Dona Aparícia Flores, viúva de 55 anos, moradora de Porto Esperança, levou os dois filhos gêmeos de 17 anos para fazer todos os documentos pessoais. Os meninos possuem somente certidão de nascimento porque o dinheiro que recebem como catadores de iscas e piloteiros de barco não é suficiente para irem à Corumbá fazer a carteira de identidade, CPF, título de eleitor e carteira de trabalho, explicou dona Aparícia, complementando que os filhos já perderam emprego por não possuírem os documentos . “Com a carteira de trabalho eles vão poder pegar um emprego melhor”, diz a mãe, preocupada com o futuro dos filhos. “Vou realizar o meu sonho” disse orgulhoso Edson Genovez, um dos gêmeos.

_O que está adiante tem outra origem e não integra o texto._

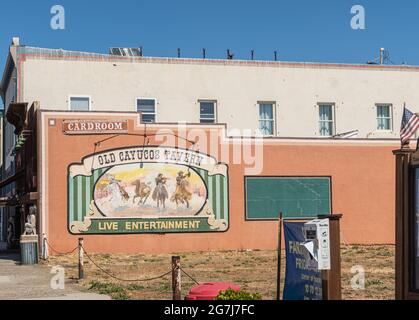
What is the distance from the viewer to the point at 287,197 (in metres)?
31.7

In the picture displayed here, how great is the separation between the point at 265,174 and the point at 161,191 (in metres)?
4.65

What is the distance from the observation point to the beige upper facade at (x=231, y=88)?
36.1m

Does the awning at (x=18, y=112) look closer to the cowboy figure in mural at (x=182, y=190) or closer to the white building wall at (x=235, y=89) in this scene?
the white building wall at (x=235, y=89)

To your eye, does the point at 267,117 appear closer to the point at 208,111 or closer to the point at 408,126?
the point at 208,111

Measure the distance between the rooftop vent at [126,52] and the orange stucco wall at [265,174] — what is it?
10636 millimetres

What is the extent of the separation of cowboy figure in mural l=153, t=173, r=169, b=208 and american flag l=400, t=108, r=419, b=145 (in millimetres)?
18558

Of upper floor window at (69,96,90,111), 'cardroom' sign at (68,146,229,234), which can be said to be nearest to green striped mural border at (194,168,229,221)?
'cardroom' sign at (68,146,229,234)

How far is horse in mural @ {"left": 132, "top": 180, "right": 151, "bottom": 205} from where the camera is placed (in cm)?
2991

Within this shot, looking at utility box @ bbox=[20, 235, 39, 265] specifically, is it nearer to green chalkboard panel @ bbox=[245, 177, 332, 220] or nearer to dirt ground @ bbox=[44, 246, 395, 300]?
dirt ground @ bbox=[44, 246, 395, 300]

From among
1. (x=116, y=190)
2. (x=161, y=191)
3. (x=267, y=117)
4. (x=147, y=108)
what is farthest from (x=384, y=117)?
(x=116, y=190)

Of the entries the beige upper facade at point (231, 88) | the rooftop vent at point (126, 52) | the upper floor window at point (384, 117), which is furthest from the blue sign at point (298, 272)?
the upper floor window at point (384, 117)
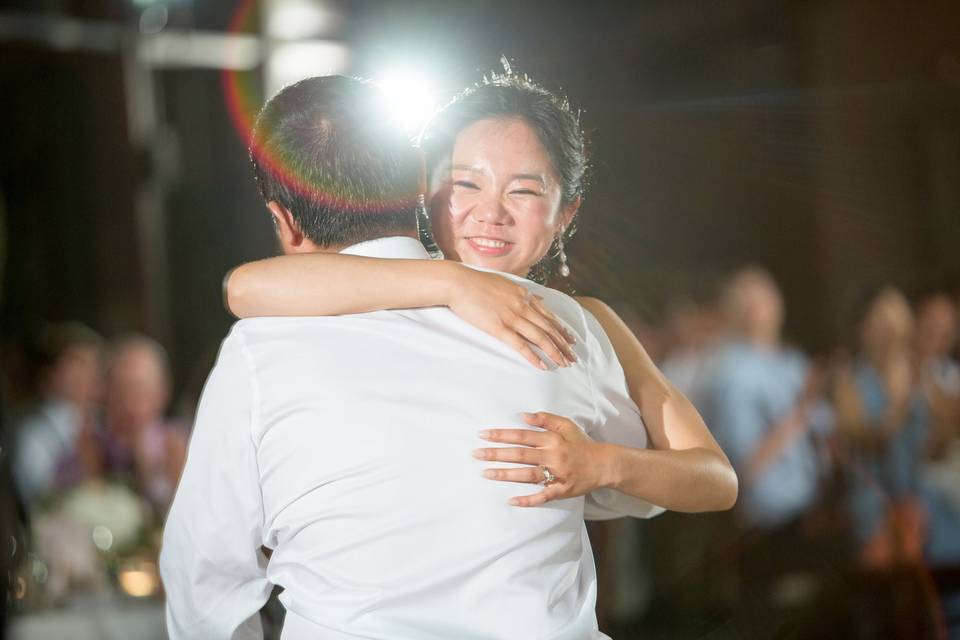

Para o contra-almirante Eldlander Santos, comandante do 6° Distrito Naval, “esta é uma iniciativa excepcional”, que complementa o atendimento médico e odontológico realizado pela Marinha, todos os meses, à população ribeirinha do Rio Paraguai.

O pescador Valmir Mosqueira, de 63 anos, compareceu ao posto de atendimento para requerer sua aposentadoria e aproveitou para pedir outras informações.  “É bom ter pessoas orientando a gente” disse Vamir, resumindo a situação dos ribeirinhos um uma única frase: “a gente é igual gado no campo”.

A juíza Federal Raquel Domingues do Amaral disse que desde o início do projeto foram realizados mais de 7,6 mil atendimentos. “Nós encontramos pessoas que não tinham nem certidão de nascimento”, lembrou Raquel.

Um dos casos peculiares encontrados na comunidade foi do piloteiro João Rodrigues da Cunha, de 40 anos. Por ser surdo-mudo, João teve sua carteira profissional recolhida pela Marinha e não pode mais trabalhar. Por orientação da secretária Tania Garib, ele foi encaminhado para solicitar o Benefício de Prestação Continuada (BCP), de um salário mínimo, previsto na Lei Orgânica da Assistência Social (Loas). Para requere o benefício a renda per capta familiar deve ser de até um quarto do salário mínimo. Desde o início da segunda etapa da Expedição outros 13 pedidos foram requisitados.

Papel passado

O casal Silvia Helena Lima, de 34 anos, e Emerson Genovez, de 27, vive junto há nove anos e teve, pela primeira vez,  a oportunidade de oficializar a união. “Aqui, pra gente nada é fácil”, enfatizou Emerson em frente ao defensor público da União, Antônio Ezequiel Barbosa, que fez a petição inicial do processo de jurisdição voluntária de conversão de união estável em casamento. Antônio explicou que a petição será enviada ao Juizado em Corumbá para que sejam concluídos os trâmites legais. “Resolvi casar para deixar um exemplo melhor para minha filha”, disse Silvia ao lado de Ariana, de cinco anos, filha do casal.

Apoio logístico

A parte de alojamento, alimentação e transporte da equipe ao longo dos 500 km de faixa atendida no Rio Paraguai está sendo realizada pelo navio Potengí, de apoio logístico fluvial da Marinha, utilizado para as Ações Cívico Sociais.

A expedição segue hoje (30) para Forte Coimbra, onde os serviços serão realizados. Na terça-feira (31), prossegue para Barranco Branco. No dia 4 de abril chegam a Porto Murtinho, onde ficam até o dia 8.